Records from a data source:
◆ ◆ ◆
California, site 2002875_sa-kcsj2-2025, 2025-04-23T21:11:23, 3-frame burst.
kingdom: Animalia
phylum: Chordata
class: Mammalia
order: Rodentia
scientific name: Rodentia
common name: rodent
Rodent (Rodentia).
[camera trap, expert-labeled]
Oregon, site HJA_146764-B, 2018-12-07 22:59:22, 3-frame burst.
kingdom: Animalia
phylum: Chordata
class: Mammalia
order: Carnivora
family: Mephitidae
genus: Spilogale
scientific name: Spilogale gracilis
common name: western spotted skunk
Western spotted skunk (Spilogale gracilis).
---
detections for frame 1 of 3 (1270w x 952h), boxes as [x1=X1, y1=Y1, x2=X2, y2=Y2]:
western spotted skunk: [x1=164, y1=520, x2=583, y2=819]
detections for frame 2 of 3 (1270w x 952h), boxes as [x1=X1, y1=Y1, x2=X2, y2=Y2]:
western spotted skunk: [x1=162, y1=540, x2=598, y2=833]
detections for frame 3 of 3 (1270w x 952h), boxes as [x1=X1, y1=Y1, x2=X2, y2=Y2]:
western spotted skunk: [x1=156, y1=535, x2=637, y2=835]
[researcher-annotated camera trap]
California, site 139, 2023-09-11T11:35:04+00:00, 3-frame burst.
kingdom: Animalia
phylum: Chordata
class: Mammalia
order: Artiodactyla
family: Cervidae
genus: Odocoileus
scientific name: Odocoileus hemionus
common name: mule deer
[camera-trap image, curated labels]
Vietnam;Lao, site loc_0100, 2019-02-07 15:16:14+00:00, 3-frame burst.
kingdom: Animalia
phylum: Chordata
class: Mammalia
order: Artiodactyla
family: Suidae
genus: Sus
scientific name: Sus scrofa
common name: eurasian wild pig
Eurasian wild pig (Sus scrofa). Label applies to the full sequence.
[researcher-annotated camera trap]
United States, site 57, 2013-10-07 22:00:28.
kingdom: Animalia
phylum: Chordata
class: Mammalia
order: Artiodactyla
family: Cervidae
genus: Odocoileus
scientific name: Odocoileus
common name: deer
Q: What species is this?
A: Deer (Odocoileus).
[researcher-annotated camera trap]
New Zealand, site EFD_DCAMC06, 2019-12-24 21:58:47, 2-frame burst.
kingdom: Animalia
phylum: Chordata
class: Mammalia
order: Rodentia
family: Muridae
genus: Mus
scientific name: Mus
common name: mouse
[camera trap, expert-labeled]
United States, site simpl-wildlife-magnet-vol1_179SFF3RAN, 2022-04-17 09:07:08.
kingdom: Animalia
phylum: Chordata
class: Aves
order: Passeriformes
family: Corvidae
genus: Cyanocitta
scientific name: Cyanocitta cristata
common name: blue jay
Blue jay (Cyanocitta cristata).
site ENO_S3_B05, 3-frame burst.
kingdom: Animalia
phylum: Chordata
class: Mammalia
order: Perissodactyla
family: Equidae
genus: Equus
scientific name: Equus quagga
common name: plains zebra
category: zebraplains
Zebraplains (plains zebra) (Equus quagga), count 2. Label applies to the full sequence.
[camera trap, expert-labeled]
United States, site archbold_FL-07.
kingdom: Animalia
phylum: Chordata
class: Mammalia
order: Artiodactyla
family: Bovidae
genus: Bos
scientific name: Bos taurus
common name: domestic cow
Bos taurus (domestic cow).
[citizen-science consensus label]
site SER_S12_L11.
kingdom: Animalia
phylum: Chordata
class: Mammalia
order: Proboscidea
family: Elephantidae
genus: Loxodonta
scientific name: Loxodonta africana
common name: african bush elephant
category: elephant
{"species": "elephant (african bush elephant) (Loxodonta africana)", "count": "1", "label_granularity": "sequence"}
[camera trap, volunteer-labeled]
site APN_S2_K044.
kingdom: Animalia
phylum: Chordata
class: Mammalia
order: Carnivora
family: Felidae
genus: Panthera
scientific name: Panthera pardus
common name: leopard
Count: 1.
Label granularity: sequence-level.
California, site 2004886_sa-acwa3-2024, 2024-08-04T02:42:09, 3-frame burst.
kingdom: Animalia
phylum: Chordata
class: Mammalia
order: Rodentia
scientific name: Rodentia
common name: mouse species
◆ ◆ ◆
Your instructions: With the string "scientific" as the key, filter the data above and show the lines that match.

Written solution:
scientific name: Rodentia
scientific name: Spilogale gracilis
scientific name: Odocoileus hemionus
scientific name: Sus scrofa
scientific name: Odocoileus
scientific name: Mus
scientific name: Cyanocitta cristata
scientific name: Equus quagga
scientific name: Bos taurus
scientific name: Loxodonta africana
scientific name: Panthera pardus
scientific name: Rodentia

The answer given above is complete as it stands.